Stacks and queues are elegant tools for handling temporary data. They have a special focus on the order in which the data is handled. They are known as abstract data types—it’s a kind of data structure that is a set of theoretical rules that revolves around some other built-in data structure. Abstract data types give us a new mental model for tackling problems.

Stack three constraints:

  • Data can be inserted only at the end of a stack.
  • Data can be deleted only at the end of a stack.
  • Only the last element of the stack can be read.

Queue three restrictions:

  • Data can be inserted only at the end of a queue.
  • Data can be deleted only from the front of the queue.
  • Only the element at the front of a queue can be read.

One type of problem in which recursion is a natural fit is when we need to delve into multiple layers of a problem without knowing how many layers there are. A second one is when we can make a calculation based on a subproblem of the problem at hand. A subproblem is a version of the very same problem applied to a smaller input.

The Top-Down thought process of recursion:

  • Imagine the function you’re writing had already been implemented by someone else.
  • Identify the subproblem of the problem.
  • See what happens when you call the function on the subproblem and go from there.

Using recursion doesn’t mean that you have to eliminate loops from your code. Note that recursion can slow down your code a lot.

O(N!) is known as factorial time.

Dynamic programming is the process of optimizing recursive problems that have overlapping subproblems. It’s typically accomplished with one of the two techniques: memoization or going bottom-up.

To partition an array is to take a random value from the array—which is then called the pivot—and make sure that every number that is less than the pivot ends up to the left of the pivot, and that every number greater than the pivot ends up to the right of the pivot.

The Quicksort algorithm is a combination of partitions and recursion. It works as follows:

  • Partition the array. The pivot is now in its proper place.
  • Treat the subarrays to the left and right of the pivot as their own arrays, and recursively repeat Steps 1 and 2. That means we’ll partition each subarray and end up with even smaller sub-arrays to the left and right of each subarray’s pivot. We then partition those sub-subarrays, and so on and so forth.
  • When we have a subarray that has zero or one element, that is our base case, and we do nothing.

Quickselect can be thought of as a hybrid of Quicksort and binary search. It can find a value without having to sort the entire array.

As of this writing, the fastest sorting algorithms we know of have O(N log N) speeds. There are a lot of algorithms that use sorting as a component of a larger process.

A linked list is a data structure that looks and acts similarly to an array. But instead of being a contiguous block of memory, that data is scattered in the computer’s memory. Connected data that is dispersed throughout memory are known as nodes. Each node comes with the memory address of the next node in the list. The first node is the head, and the last is the tail. When dealing with a linked list, we only have immediate access to its first node. Linked lists are an amazing data structure for moving through an entire list while making insertions or deletions.

A double linked list is O(1) for both inserting at the end and for deleting from the beginning. That’s what makes it a perfect fit for serving as the queue’s underlying data structure.

A binary tree is a tree where each node has zero, one, or two children. A binary search tree is a binary tree that also abides by the following rules:

  • Each node can have at most one left child and one right child.

## Given entries:
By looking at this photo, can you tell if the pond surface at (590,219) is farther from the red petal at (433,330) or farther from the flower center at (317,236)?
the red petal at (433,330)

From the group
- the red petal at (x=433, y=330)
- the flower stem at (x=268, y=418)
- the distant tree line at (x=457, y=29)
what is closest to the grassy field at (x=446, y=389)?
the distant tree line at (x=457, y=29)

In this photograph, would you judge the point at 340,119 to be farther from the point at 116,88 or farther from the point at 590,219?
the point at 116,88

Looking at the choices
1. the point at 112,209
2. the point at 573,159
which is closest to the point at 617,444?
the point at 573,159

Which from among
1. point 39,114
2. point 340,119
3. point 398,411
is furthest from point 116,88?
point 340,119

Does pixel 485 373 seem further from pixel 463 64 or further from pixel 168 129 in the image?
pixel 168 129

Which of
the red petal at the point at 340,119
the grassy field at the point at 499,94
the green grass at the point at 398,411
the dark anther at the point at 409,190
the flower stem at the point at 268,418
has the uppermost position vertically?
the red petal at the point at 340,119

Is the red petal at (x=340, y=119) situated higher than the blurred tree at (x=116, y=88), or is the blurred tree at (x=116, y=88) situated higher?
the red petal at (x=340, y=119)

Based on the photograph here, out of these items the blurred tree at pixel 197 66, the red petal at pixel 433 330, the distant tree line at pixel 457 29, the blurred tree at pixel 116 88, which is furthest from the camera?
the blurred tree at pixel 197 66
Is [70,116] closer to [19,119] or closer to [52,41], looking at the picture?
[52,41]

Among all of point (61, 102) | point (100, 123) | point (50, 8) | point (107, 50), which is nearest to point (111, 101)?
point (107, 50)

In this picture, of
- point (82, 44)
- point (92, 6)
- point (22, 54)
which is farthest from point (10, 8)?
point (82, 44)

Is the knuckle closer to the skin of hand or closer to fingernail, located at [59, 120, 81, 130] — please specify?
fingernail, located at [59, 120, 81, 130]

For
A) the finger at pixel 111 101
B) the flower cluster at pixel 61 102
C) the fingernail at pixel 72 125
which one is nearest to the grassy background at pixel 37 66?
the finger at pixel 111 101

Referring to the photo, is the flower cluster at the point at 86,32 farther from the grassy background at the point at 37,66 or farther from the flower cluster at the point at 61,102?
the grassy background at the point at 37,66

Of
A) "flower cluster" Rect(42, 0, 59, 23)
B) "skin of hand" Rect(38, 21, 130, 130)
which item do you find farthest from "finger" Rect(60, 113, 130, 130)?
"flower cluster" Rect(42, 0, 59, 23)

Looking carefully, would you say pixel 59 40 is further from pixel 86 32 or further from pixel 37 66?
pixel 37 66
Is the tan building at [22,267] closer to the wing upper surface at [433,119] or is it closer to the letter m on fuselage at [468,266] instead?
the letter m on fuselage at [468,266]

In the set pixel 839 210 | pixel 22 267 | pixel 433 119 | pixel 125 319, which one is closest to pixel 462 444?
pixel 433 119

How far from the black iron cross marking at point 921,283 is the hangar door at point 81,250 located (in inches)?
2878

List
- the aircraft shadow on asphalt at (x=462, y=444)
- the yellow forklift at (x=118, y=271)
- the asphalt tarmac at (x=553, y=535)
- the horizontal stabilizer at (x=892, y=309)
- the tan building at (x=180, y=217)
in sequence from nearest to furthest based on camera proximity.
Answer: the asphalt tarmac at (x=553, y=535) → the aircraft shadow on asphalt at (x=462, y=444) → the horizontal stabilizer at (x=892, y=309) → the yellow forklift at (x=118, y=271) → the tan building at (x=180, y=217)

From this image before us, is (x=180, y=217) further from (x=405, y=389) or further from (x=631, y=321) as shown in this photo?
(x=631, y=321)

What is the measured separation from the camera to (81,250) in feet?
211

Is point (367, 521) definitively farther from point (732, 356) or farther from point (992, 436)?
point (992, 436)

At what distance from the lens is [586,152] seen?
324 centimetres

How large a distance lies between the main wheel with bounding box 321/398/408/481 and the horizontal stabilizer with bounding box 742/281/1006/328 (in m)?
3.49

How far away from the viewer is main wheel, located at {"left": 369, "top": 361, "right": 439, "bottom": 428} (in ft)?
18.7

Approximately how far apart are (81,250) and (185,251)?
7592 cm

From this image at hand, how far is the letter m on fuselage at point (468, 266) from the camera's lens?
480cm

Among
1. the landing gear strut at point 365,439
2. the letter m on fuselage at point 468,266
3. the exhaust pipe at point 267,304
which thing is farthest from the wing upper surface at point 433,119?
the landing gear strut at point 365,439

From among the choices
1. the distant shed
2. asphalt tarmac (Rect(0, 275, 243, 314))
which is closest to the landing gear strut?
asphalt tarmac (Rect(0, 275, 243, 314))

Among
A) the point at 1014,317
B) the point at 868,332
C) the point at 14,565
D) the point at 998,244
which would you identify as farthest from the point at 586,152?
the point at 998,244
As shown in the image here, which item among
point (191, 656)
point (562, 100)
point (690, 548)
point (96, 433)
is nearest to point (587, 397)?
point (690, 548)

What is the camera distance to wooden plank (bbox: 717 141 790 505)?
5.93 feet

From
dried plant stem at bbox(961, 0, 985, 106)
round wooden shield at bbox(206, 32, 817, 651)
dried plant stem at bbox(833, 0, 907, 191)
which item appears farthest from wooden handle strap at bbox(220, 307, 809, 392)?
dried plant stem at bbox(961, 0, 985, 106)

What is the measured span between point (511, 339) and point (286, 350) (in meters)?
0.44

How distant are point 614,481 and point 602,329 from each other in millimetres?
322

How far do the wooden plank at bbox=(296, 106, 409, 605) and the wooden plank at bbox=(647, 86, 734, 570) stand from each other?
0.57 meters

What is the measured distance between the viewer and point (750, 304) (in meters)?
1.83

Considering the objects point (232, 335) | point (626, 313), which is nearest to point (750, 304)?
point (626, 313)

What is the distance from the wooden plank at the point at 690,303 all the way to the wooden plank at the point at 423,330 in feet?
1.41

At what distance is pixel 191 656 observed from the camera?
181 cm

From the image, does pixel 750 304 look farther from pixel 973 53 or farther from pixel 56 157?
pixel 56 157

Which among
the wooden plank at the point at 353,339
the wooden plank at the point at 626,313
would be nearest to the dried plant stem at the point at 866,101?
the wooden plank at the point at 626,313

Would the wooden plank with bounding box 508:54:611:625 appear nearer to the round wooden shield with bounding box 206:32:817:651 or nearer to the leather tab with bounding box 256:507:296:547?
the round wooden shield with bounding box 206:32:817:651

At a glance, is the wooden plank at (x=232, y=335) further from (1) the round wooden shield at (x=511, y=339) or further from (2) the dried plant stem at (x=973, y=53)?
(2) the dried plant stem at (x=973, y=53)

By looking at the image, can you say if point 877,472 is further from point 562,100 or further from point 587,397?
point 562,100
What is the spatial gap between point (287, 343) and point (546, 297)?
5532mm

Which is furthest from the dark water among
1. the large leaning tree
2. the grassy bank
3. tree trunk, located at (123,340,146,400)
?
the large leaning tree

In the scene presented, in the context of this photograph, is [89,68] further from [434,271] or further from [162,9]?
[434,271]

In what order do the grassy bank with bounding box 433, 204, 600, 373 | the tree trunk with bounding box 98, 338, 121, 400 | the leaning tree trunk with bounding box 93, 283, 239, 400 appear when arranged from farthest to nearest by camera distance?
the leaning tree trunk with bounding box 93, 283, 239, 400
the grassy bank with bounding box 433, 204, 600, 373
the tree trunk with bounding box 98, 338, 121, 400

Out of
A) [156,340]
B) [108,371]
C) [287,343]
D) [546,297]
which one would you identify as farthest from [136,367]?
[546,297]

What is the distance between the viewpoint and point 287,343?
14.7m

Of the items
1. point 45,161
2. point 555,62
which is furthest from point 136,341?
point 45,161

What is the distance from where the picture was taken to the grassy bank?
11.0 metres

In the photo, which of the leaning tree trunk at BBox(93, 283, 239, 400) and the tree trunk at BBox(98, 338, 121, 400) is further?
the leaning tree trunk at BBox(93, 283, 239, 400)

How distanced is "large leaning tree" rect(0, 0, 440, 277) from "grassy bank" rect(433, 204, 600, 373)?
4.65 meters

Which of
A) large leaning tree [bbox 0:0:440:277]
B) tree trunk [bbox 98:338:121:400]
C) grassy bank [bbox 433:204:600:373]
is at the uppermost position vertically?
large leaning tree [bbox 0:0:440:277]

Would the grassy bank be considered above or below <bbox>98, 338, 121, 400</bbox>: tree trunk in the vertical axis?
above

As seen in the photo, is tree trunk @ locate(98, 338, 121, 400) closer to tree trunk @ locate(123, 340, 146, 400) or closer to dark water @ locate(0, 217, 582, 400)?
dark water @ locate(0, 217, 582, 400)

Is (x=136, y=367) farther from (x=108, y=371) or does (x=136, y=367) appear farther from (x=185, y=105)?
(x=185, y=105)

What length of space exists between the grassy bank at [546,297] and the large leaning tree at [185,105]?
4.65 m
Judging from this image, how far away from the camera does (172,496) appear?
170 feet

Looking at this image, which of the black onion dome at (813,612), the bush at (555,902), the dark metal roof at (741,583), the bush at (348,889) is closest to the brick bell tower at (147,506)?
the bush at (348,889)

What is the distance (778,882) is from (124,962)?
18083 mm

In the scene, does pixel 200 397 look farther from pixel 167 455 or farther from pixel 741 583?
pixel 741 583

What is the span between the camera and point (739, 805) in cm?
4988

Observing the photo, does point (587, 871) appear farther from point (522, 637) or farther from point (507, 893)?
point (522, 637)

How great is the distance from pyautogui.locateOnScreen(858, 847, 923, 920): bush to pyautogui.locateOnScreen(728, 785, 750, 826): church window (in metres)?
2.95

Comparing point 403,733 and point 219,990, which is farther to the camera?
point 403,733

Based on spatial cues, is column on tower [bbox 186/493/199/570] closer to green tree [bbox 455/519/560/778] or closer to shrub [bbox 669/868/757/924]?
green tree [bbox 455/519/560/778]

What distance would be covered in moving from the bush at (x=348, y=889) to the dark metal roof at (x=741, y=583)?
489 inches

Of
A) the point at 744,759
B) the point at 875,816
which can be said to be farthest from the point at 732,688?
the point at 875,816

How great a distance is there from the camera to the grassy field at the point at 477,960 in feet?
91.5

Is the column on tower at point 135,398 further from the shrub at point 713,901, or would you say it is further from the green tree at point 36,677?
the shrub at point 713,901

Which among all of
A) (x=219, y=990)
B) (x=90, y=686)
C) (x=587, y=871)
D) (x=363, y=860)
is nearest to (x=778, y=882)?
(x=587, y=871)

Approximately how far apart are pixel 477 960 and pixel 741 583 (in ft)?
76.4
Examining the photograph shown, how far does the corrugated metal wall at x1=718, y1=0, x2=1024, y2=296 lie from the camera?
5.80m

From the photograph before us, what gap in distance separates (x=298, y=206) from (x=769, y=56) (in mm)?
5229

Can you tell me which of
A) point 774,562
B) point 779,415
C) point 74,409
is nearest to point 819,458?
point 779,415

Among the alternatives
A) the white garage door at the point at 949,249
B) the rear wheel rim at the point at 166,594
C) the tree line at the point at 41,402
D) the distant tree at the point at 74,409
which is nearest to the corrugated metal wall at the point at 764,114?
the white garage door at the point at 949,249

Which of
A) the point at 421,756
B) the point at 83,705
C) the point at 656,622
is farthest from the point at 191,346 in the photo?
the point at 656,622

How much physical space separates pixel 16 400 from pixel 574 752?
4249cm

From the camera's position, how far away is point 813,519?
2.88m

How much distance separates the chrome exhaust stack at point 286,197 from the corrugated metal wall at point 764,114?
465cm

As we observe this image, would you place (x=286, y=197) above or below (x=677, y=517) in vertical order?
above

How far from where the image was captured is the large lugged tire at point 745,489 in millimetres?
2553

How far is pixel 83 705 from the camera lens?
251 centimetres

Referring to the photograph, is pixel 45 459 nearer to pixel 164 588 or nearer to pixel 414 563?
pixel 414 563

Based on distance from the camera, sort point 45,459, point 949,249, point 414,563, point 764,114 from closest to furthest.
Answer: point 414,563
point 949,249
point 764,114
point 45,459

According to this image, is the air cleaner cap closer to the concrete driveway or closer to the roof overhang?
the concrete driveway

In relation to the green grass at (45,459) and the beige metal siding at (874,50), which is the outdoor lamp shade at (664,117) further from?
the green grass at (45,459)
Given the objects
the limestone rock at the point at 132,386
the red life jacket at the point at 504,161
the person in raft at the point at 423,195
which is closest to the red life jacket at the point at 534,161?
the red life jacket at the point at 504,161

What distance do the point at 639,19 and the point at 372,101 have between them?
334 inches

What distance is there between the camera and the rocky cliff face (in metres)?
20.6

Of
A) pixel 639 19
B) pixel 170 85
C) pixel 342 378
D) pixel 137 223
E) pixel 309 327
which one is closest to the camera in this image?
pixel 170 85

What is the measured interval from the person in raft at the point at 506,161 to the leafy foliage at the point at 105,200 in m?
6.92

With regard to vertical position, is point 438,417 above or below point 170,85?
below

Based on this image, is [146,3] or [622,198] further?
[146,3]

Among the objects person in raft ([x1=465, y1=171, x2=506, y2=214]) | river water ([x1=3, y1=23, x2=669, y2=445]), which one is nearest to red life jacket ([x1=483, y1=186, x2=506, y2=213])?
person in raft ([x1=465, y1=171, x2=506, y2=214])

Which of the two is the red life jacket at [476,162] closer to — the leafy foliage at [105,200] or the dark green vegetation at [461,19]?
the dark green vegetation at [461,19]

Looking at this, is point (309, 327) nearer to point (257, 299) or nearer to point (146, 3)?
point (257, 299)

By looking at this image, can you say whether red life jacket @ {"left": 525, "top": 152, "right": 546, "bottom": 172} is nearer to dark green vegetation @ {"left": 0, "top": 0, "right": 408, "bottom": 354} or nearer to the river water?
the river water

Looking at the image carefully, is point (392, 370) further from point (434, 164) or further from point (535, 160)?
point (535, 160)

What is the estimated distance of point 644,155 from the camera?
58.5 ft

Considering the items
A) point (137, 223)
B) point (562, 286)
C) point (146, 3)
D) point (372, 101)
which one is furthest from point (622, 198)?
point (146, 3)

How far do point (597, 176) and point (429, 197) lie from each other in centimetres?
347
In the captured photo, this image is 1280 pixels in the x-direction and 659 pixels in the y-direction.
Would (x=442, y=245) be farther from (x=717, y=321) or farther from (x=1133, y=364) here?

## Stated goal:
List every constraint on a stack given in the data structures notes. The rows come from a separate source and have no connection to the data structures notes.

## The completed task:
- Data can be inserted only at the end of a stack.
- Data can be deleted only at the end of a stack.
- Only the last element of the stack can be read.